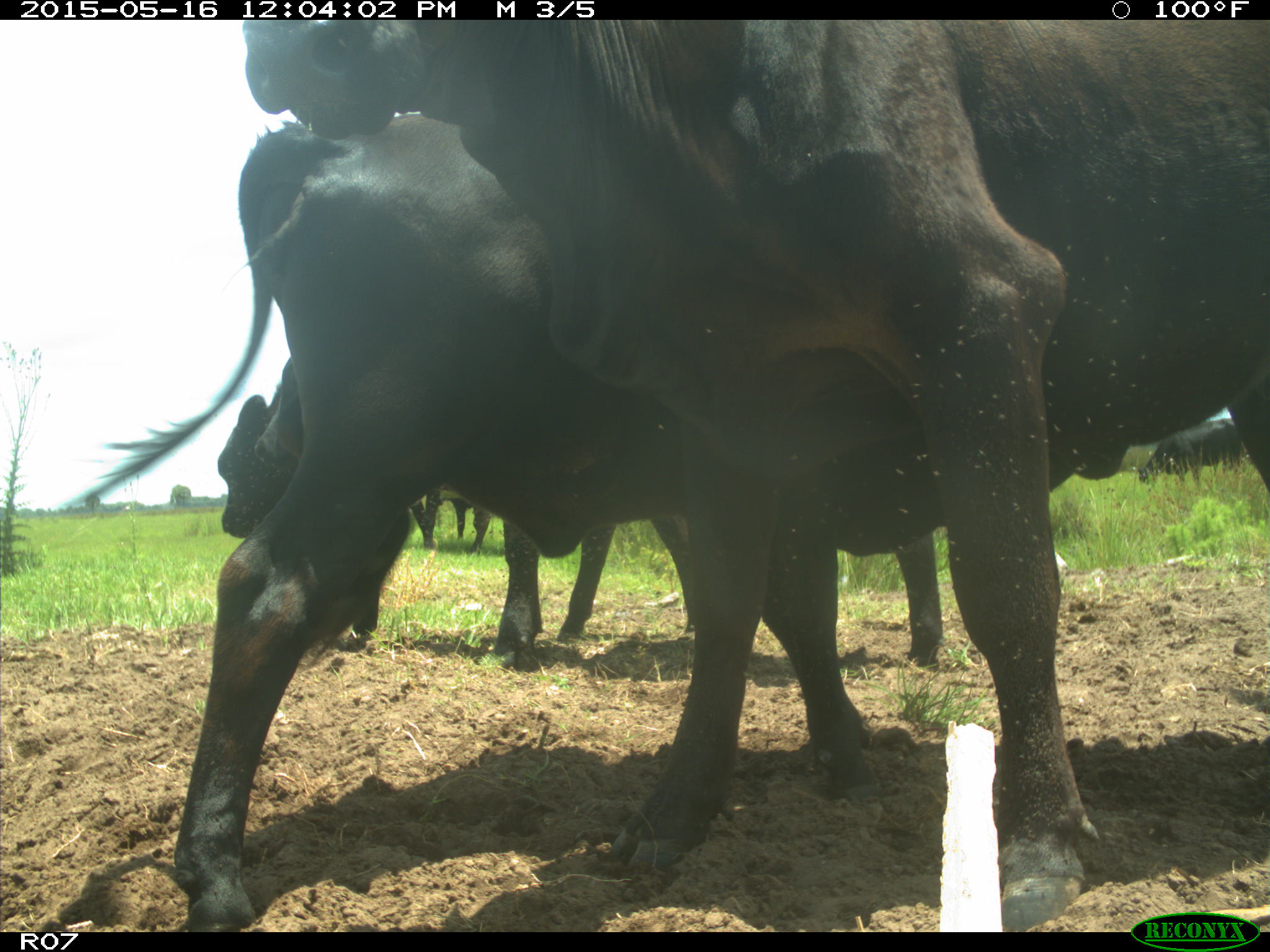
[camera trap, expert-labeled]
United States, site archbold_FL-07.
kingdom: Animalia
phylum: Chordata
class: Mammalia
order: Artiodactyla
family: Bovidae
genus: Bos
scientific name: Bos taurus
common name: domestic cow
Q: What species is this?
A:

-----

_What this task involves_. Each line from the one with "family: Bovidae" through the last line of the material is to be retyped exactly, and no other line is.

_Result_.
family: Bovidae
genus: Bos
scientific name: Bos taurus
common name: domestic cow
Q: What species is this?
A:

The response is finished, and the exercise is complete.